Les centres de recherche CLILLAC-ARP (EA 3967 Centre de Linguistique Inter-langues, de Lexicologie, de Linguistique Anglaise et de Corpus-Atelier de Recherche sur la Parole) et HTL (UMR 7597 Histoire des Théories Linguistiques) vous proposent un séminaire commun sur le thème L’émergence des langues de spécialité. Notions et termes. Le séminaire aura lieu au second semestre, en alternance avec le séminaire du laboratoire, le lundi de 14h30 à 16h30 à raison de cinq séances par semestre, au bâtiment Olympe de Gouges, 2e étage, salle 720.

[Voir le programme en bas de la page]

Si l’émergence de la terminologie comme discipline autonome ne remonte pas au-delà du 20ème siècle (Wüster 1931 fait généralement office de référence), celle de termes et des langues de spécialité paraît constitutive de l’activité scientifique et technique.

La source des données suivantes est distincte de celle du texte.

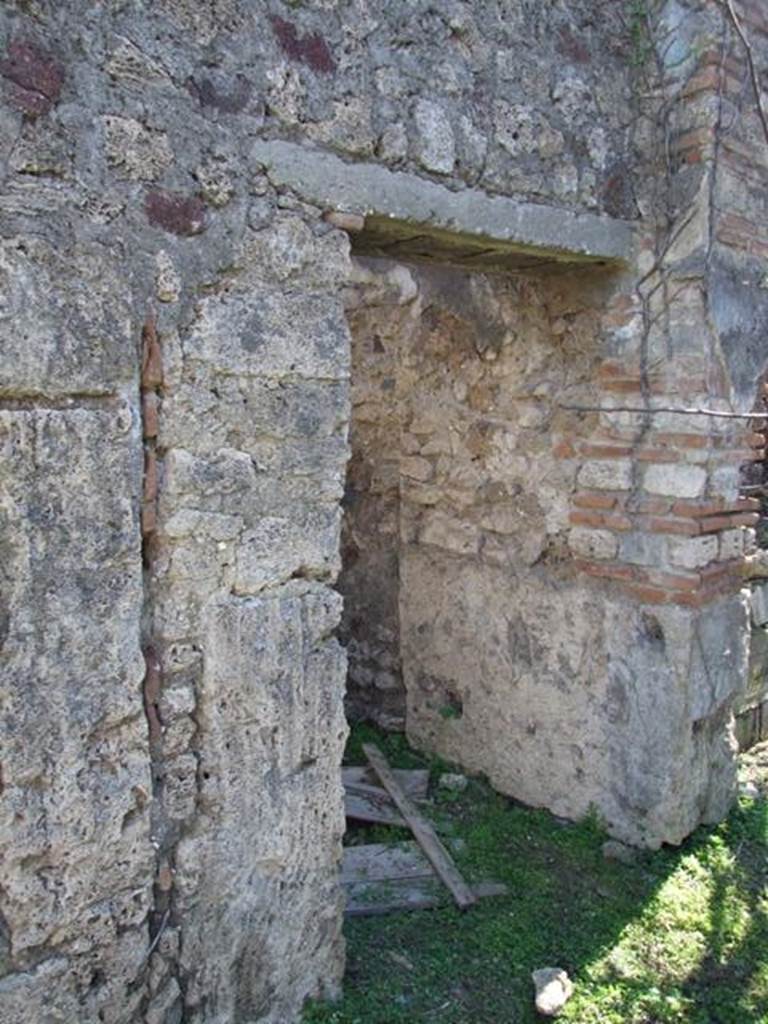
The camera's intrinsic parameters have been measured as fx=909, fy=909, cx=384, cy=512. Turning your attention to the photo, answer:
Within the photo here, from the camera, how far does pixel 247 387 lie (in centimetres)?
232

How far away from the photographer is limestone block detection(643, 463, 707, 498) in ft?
10.9

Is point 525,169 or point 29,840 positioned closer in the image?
point 29,840

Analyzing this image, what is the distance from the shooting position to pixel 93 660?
2.10 m

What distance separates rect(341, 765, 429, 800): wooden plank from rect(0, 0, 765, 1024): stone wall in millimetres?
1063

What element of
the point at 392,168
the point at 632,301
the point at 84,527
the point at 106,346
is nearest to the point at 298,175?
the point at 392,168

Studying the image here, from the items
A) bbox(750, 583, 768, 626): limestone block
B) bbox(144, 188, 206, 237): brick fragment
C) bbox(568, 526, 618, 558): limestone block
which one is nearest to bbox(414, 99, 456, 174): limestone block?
bbox(144, 188, 206, 237): brick fragment

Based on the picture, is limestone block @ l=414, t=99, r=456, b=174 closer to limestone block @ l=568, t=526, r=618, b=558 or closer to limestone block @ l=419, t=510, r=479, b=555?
limestone block @ l=568, t=526, r=618, b=558

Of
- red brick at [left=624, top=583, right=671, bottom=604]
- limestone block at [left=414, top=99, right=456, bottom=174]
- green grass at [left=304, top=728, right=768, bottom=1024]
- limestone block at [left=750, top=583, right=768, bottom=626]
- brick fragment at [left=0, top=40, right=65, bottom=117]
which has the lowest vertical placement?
green grass at [left=304, top=728, right=768, bottom=1024]

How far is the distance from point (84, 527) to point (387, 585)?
2812 mm

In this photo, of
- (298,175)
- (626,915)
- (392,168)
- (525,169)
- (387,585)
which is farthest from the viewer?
(387,585)

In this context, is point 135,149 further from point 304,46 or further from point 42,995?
point 42,995

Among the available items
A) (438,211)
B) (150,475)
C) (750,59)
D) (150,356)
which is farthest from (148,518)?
(750,59)

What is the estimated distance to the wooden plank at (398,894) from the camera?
3.21 metres

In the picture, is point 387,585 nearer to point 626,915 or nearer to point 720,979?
point 626,915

Ce constat appelle cependant quelques précisions. Sans doute l’organisation de certains savoirs apparaît-elle fortement liée à leur terminologisation (telles les nomenclatures de Linné ou Candolle), mais il ne s’agit pas là d’une règle générale. D’abord parce qu’une stabilisation lexicale, dans un domaine donné, ne génère pas automatiquement un champ terminologique – lequel suppose la constitution d’un outillage normatif ad hoc (dictionnaires, etc.). Ensuite parce qu’il est plus fréquent que sciences et techniques devancent chronologiquement leur propre terminologisation. Enfin parce qu’une langue de spécialité, qu’on peut quant à elle supposer peu ou prou synchrone à une stabilisation lexicale, n’est pas seulement constituée d’items, mais aussi de modes d’argumentation et d’habitus discursifs, et qu’elle apparaît donc tout à la fois plus large et moins figée qu’une terminologie, recourant aux analogies, empruntées ou non à d’autres disciplines, ou encore aux ellipses inhérentes aux jargons de métier. Si une terminologie vise à la transparence, voire à expliciter ses bases théoriques, cette contrainte s’impose donc bien moins aux langues de spécialité.

Les facteurs intervenant dans l’établissement d’un seuil terminologique ou lexical (en désignant par là le point de stabilisation et d’autonomisation d’un vocabulaire technique ou scientifique) sont donc indissolublement épistémologiques, linguistiques et sociologiques. On ne saurait par ailleurs négliger l’existence de phénomènes en quelque sorte symétriques, consécutifs à l’introduction dans la langue commune de termes ou de fragments de langues de spécialité. Extraits de leur domaine d’application, ces termes ou fragments langagiers sont alors sujets à un processus inverse de déterminologisation.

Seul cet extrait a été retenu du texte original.